We are excited to start our fourth year at Synergy, where we published our first issue in September 2019. While preparing the first issue of the new semester, all our authors have prepared articles on the energy crisis in Europe, as we are going through a historical period to work on energy policies.
Efforts to reduce Europe's dependence on Russian natural gas, which has been increasing since the late 2000s, came to a head with the outbreak of the Russian-Ukrainian war. The International Energy Agency published a 10-point plan to reduce dependence on natural gas, which included energy conservation, no new natural gas contracts with Russia, and increased energy production from alternative sources.
The REPowerEU plan and the political measures taken by countries to support this policy aim to accelerate the start of a new process as much as possible.
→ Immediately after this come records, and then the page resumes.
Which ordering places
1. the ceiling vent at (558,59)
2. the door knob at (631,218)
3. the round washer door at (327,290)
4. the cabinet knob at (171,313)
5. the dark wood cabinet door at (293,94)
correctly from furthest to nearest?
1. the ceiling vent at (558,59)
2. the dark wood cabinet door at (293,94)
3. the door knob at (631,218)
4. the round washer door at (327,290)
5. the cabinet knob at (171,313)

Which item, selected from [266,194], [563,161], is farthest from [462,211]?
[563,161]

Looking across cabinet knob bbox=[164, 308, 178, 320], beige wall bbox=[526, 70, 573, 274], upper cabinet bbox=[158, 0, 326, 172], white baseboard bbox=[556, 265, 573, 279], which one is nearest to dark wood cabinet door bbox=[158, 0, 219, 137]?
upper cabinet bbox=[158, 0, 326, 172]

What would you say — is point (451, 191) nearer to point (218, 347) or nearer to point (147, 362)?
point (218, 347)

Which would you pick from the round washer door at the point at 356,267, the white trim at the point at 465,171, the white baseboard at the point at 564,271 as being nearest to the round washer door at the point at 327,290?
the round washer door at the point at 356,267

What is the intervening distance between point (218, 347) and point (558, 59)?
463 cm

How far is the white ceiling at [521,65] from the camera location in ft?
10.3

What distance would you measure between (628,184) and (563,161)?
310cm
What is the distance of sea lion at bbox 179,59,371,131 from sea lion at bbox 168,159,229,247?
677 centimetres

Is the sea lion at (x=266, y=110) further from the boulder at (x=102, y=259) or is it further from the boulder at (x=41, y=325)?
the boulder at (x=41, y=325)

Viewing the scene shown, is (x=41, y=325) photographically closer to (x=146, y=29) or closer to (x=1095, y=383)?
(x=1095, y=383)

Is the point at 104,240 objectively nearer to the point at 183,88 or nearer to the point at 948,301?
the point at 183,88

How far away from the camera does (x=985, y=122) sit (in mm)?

The most critical problem is that even if the austerity plan succeeds, no alternative can be created within a few years to match the amount of gas imported from Russia. The NordStream 1 pipeline, through which gas trade with Russia continues, was recently operated at 20% capacity for maintenance, causing electricity prices in Europe to the peak.
As shown in the graph below, European electricity prices have increased more than four times on average in Germany, Italy, and France in the day-ahead spot electricity market. In Turkey, there was a 3.3-fold increase compared to last year.
Source: Bloomberg Terminal & EXIST
In Spain and Portugal, governments can keep electricity prices low for the time being by creating additional resources to prevent electricity price increases from exerting pressure on the population. This policy is estimated to cost Spain €6.3 billion and Portugal €2.1 billion. In Turkey, on the other hand, Energy Exchange Istanbul (EXIST) manages to keep the price low by setting a ceiling price at the end of each month.
EXIST has set an upper limit of 4000 TRY/MWh for August 2022, and we have already reached this limit. I could not find any information on how much this would cost for Turkey and where the funding would come from, but if we scale up to Spain and Portugal, we can make an estimate.
So, what is the latest situation in the natural gas sector in our country? Natural gas consumption in Turkey has been gradually increasing in recent years. According to the "Annual Natural Gas Activity Report" published by the Energy Markets Regulatory Authority (EMRA), our annual natural gas consumption increased from 45.2 billion cubic meters in 2019 to 58.7 billion cubic meters in 2021. An analysis of consumption categories reveals that the main increase was in natural gas and electricity generation with 8.9 billion cubic meters. Residential natural gas consumption increased by 2.7 billion cubic meters to 16.7 billion cubic meters in 2021.
Turkey imported 26 billion cubic meters of natural gas from Russia in 2021. If we ignore the fluctuations in recent years due to the pandemic, we can say that this is the average import amount. As for natural gas storage, Turkey's capacity is around 3 billion cubic meters as of 2022. It covers only 5% of our annual consumption. According to the statement made by the Turkish Ministry of Energy and Natural Resources, this capacity is planned to be increased to 10 billion cubic meters in the coming year. When the storage capacity of European countries, where the crisis atmosphere is felt intensely, is examined, it is observed that they can store 25% of their annual consumption. Even if Turkey's current capacity increases to the 10 billion cubic meters planned for 2023, the fact that we can only store 12% of our consumption reveals how serious problems we may face if we face a crisis similar to the one in Europe.
In this context, the LNG option, which is considered to be an alternative, may not provide us with the gas we need because demand is too high. Even if we find enough gas with LNG, we may have difficulty meeting the additional cost of rising prices. Therefore, we are going through a time when energy-saving practices should also be prioritized in Turkey. Therefore, we are going through a time when energy-saving practices should also be prioritized in Turkey. As the Turkish Lira continues to depreciate against other currencies, we are facing a period in which we have less purchasing power than Europeans, even with our relatively cheap electricity prices. We need to quickly finalize our preparations to avoid the devastating effects that a political problem with the countries we export gas to or a technical glitch that could disrupt the gas flow could have on our economy. The phrase "Winter is coming!" from Game of Thrones is also applicable to us, even if we are trying to separate ourselves from the crisis in Europe.
When we started publishing Synergy last year, we were talking about Turkey's ratification of the Paris Climate Agreement, the positive atmosphere before COP26 and the transition to clean energy. If you had asked people that day to make projections for the coming year, very few would have said the scenario we are experiencing now, and perhaps it would not have been taken seriously. The increasing dynamism of the sector brings with it problems that are not easy to foresee. I hope to enter a period in which we can develop better solutions with the experiences we will learn from this crisis. In its new period, Synergy will continue to convey the latest energy, climate, and sustainability developments to its readers in Turkish and English. Our Synergy Gündemi program on YouTube, which we started during the pandemic curfews and commented on our articles, will also be on the air with a new episode with our first issue this season.